Strategically placed close to the city of Lille, at the centre of the Paris-London-Brussels triangle, the Port of Dunkerque is in the heart of an important European market, with all its terminals providing excellent road, barges and railway network connections.
Besides, the Port of Dunkirk offers excellent accessibility to shipping and large land reserves and its facilities mean it can handle all kinds of cargoes and the largest ships.
The port extends along a frontage of 17 km and has two entries for shipping : the older, to the east, which is restricted to ships with draughts of 14,2 metres (Eastern Port), and the other to the west, which is more recent and can accommodate ships with draughts of up to 22 metres (Western Port).
Classified as the 7th port of the North Europe Range which extends from Le Havre to Hamburg, it is also France’s leading port for ore and coal imports; France’s leading port for containerised fruit imports; France’s leading port for copperimports; and France’s second-ranking port for trade with Great Britain.

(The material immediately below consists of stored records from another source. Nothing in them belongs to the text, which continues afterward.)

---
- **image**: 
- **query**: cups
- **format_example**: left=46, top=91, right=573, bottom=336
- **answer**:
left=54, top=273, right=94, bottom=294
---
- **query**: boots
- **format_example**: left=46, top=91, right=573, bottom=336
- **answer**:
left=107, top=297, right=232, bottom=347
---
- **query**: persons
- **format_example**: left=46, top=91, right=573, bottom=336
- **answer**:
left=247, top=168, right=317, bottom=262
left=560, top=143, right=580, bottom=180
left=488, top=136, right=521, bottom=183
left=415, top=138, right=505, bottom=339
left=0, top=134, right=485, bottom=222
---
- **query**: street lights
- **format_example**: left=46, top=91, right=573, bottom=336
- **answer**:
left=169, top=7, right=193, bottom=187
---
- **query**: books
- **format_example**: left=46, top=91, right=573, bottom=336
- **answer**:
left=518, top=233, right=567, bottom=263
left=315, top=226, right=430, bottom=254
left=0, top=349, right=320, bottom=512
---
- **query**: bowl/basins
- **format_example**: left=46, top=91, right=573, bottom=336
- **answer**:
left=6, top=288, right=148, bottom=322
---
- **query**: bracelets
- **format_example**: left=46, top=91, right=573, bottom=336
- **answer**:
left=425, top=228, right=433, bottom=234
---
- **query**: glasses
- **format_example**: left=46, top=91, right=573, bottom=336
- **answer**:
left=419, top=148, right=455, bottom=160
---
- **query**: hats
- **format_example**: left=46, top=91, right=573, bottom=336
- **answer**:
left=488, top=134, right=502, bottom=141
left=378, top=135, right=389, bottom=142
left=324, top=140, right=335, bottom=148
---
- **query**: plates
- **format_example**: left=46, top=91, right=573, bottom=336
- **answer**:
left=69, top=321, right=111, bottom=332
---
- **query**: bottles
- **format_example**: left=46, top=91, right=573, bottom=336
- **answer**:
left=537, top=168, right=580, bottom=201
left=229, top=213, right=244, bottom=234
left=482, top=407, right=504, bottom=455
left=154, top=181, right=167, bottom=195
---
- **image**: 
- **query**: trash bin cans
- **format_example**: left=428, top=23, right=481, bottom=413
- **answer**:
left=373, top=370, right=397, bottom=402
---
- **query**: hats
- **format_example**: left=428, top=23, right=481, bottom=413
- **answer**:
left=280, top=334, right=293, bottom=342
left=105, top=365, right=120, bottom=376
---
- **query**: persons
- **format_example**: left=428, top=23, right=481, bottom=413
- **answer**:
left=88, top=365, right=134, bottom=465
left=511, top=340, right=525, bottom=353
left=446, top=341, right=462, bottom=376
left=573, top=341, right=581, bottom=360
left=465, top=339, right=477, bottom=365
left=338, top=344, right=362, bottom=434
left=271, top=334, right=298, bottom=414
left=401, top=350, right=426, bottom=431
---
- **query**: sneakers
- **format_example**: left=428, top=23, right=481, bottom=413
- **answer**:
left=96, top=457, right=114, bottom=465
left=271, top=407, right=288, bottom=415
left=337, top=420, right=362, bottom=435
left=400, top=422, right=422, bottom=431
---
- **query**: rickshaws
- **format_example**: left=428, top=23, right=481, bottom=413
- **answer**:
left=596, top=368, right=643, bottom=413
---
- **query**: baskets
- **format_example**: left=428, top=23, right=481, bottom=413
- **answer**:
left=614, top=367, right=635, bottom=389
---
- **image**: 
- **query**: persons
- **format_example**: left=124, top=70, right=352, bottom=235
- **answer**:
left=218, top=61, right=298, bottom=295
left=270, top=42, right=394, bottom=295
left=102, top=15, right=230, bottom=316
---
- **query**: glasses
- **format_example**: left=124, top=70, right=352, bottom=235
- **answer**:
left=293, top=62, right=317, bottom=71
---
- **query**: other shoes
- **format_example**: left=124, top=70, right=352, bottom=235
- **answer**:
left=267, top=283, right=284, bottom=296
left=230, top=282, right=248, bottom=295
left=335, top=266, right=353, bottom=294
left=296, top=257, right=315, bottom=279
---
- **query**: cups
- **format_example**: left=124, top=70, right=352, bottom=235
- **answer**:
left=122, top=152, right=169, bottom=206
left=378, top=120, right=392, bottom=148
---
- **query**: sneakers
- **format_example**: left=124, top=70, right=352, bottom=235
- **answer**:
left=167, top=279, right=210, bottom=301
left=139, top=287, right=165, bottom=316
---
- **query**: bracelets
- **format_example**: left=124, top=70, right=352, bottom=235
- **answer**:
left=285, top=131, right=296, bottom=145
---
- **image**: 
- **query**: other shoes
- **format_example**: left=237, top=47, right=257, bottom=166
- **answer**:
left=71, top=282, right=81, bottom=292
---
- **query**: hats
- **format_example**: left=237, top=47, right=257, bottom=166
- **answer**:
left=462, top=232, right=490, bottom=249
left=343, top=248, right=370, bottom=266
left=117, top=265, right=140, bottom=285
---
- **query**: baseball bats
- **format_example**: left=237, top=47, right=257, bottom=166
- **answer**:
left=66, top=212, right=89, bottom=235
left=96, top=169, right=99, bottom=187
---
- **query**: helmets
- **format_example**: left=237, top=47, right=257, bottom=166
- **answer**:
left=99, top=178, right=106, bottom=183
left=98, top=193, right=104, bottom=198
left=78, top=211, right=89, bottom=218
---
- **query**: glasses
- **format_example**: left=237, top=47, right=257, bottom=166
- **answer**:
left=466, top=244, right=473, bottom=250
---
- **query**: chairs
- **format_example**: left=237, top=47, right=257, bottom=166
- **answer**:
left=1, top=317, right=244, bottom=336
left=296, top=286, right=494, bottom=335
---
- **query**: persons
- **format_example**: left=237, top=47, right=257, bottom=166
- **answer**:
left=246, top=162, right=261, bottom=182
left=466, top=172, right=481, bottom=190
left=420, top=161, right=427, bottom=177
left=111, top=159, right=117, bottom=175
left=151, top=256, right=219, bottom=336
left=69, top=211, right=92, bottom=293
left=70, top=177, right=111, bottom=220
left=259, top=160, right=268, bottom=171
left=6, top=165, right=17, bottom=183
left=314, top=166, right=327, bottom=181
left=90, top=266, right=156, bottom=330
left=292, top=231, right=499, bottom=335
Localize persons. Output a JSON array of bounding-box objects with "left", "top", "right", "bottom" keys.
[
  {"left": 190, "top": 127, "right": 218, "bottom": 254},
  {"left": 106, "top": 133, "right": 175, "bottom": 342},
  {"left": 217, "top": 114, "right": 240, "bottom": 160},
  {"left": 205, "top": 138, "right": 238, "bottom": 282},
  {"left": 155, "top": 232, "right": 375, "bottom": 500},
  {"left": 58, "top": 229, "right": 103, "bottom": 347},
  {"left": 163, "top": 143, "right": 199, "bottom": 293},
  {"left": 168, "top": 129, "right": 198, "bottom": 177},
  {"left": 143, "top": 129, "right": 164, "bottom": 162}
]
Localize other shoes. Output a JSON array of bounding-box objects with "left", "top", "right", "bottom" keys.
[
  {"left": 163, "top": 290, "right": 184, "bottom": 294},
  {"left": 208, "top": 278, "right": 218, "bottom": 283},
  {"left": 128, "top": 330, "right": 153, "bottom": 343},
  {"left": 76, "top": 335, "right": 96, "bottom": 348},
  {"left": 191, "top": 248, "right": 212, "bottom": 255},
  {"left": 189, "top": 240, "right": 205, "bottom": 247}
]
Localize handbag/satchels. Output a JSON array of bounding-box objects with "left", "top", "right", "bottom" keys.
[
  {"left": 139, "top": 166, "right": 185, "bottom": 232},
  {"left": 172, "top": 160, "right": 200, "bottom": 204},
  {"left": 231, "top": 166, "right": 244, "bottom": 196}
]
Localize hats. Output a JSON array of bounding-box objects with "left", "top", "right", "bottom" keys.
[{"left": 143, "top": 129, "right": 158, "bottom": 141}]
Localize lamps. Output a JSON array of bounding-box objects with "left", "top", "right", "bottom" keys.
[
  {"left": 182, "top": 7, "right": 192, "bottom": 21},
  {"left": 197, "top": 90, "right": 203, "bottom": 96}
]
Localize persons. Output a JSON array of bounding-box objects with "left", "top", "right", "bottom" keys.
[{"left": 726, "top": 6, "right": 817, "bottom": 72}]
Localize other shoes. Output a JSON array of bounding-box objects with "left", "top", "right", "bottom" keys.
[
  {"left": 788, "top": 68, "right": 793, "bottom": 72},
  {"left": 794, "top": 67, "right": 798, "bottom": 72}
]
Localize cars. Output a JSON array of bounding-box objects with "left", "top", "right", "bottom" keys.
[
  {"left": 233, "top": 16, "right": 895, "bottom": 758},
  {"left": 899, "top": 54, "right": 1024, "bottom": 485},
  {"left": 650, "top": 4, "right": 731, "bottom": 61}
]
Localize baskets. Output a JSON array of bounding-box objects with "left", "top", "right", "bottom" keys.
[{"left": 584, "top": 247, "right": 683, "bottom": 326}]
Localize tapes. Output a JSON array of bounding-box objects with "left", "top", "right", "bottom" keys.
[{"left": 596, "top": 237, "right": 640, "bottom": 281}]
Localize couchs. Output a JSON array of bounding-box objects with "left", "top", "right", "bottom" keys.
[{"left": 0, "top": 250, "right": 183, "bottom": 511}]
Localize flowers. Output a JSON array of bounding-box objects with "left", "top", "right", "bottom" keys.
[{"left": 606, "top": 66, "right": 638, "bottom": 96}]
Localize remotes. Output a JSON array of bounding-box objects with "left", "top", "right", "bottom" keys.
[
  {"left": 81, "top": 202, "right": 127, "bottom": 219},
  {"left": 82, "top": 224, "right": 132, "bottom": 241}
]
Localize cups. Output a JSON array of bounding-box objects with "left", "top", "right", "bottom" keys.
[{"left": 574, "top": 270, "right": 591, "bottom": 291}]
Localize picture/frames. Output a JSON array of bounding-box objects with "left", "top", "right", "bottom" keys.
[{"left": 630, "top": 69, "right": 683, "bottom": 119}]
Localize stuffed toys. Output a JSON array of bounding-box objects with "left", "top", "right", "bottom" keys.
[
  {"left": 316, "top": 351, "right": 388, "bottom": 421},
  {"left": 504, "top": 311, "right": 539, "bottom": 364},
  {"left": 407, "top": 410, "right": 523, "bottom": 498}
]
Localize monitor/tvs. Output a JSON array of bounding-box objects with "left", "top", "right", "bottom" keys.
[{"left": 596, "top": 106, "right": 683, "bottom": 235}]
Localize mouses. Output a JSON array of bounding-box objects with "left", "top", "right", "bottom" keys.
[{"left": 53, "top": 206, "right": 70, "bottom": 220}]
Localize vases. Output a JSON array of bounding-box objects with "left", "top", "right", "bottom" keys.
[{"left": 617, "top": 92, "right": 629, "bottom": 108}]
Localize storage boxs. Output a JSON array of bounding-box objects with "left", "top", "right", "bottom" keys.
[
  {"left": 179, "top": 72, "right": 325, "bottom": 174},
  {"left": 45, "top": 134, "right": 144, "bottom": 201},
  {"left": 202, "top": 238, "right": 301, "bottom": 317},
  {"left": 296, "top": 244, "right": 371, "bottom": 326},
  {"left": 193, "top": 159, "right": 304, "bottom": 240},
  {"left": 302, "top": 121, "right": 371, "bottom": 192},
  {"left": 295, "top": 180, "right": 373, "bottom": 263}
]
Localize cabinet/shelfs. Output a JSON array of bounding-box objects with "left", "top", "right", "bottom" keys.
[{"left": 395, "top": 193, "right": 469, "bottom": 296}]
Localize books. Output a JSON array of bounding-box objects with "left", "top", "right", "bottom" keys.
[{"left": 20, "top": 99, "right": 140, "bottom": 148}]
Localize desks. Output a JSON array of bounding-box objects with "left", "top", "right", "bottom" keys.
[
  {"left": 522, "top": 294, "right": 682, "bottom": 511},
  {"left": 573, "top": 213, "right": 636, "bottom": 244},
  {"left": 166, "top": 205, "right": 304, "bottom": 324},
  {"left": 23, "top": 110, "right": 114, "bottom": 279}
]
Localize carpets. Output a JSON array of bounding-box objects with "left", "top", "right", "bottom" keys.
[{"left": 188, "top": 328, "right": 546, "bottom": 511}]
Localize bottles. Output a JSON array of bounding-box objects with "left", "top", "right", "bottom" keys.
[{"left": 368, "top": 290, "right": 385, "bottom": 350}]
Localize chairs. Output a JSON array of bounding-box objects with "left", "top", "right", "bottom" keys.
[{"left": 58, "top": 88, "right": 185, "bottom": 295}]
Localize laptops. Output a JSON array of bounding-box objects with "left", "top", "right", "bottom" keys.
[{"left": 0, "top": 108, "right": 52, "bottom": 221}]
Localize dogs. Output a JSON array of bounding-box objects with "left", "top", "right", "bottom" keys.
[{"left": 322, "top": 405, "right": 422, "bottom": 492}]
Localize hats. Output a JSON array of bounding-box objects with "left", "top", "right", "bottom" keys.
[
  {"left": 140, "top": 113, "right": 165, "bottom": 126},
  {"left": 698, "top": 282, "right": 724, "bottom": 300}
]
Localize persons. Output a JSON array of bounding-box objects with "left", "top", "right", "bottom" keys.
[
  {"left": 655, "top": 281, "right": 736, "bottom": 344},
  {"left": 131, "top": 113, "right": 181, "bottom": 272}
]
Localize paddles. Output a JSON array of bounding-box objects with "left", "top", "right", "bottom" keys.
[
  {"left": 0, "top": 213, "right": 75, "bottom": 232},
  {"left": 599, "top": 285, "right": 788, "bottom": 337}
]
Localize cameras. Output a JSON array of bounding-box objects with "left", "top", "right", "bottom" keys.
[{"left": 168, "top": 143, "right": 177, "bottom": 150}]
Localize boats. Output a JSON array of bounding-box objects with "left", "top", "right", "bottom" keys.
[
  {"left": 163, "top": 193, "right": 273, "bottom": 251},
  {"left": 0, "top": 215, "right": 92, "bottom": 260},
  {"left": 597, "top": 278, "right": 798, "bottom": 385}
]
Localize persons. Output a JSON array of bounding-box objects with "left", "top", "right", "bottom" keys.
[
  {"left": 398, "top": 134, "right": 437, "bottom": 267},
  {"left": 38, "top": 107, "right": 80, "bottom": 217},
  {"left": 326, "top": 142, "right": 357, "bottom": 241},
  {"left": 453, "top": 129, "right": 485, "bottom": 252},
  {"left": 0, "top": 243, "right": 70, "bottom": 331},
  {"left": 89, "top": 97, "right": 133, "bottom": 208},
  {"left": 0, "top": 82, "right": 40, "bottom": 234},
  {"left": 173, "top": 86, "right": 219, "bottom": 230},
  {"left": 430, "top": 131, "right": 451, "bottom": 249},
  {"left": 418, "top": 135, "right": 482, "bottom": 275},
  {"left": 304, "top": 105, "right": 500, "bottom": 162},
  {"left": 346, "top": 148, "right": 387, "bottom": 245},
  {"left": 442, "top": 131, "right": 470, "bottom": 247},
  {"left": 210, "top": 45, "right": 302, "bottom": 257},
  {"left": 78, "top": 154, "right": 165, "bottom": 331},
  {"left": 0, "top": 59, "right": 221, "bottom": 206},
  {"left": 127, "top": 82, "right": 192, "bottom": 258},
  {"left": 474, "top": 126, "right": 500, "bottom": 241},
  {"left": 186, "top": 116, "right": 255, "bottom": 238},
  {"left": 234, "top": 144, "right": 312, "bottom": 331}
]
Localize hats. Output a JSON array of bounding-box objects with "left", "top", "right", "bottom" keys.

The history of the port of Dunkirk is one of contrasts, marked down the centuries by rivalries with the fleets and ports of Belgium, Holland and England, and by an ambiguous attitude on the part of the government which sometimes favoured Antwerp to the detriment of Dunkirk, causing a decline in industrial activity, and at other times gave strong support to its development, leading to a spectacular growth in traffic and industrial activity.
The port started out as a centre of herring fishing under the Counts of Flanders in the 11th century. But it was only after 1350, as a result of contacts with Holland and England, that it began to engage in commercial traffic; as noted by a Dunkirk historian,“At the time Dunkirk was just the small port between Gravelines and Nieuport, and merchant ships did not know the way to it”.